-- Try it --
Would you return exactly the lines running from the one with "Vietnam;Lao, site loc_0482, 2020-06-01" to the bottom of the listing below, and no others?

+---+

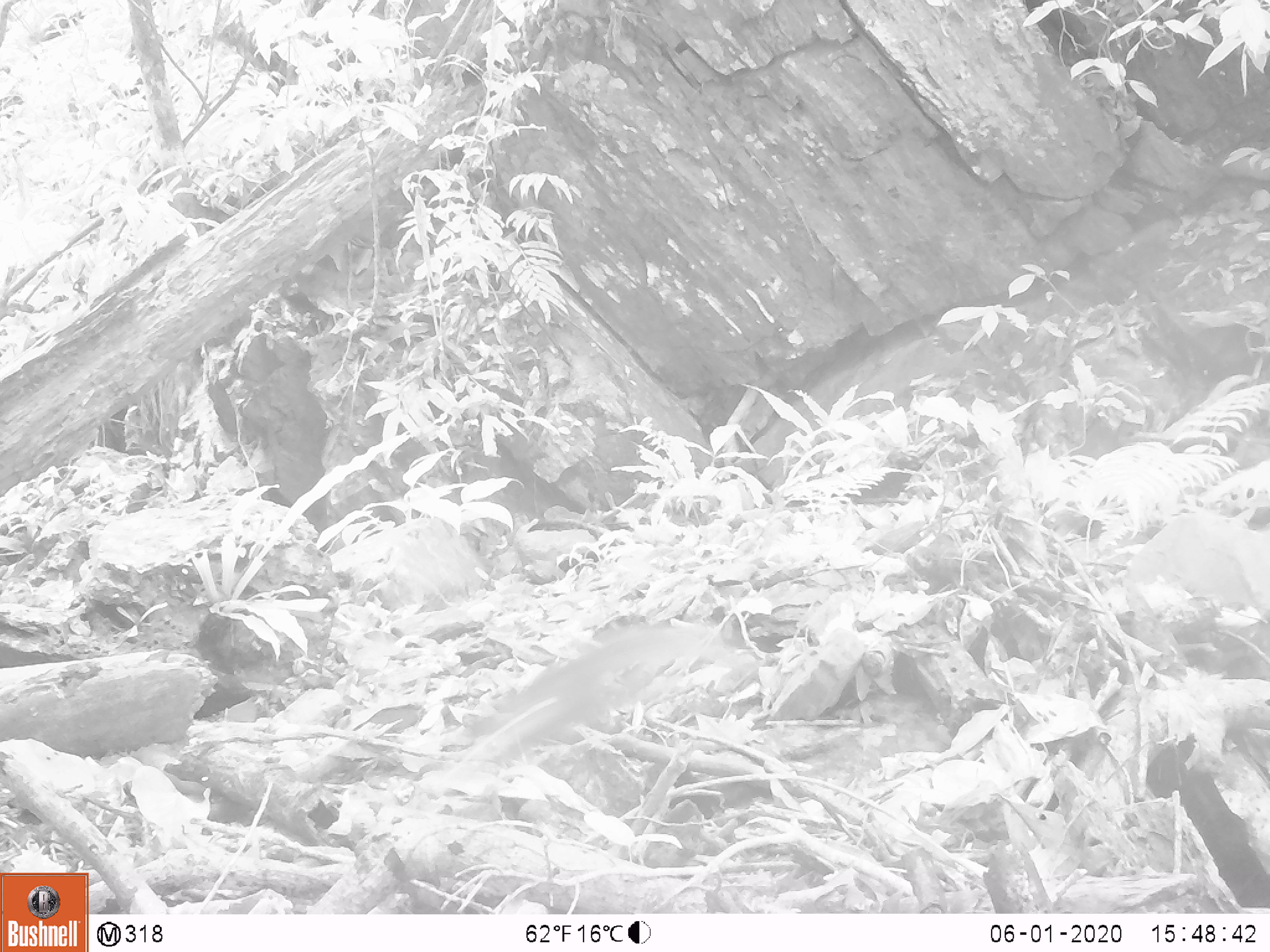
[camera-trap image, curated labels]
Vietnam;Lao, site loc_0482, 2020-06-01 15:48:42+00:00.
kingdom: Animalia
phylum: Chordata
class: Mammalia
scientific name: Mammalia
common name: mammal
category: unidentified small mammal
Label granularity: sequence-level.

+---+

-- Your solution --
Vietnam;Lao, site loc_0482, 2020-06-01 15:48:42+00:00.
kingdom: Animalia
phylum: Chordata
class: Mammalia
scientific name: Mammalia
common name: mammal
category: unidentified small mammal
Label granularity: sequence-level.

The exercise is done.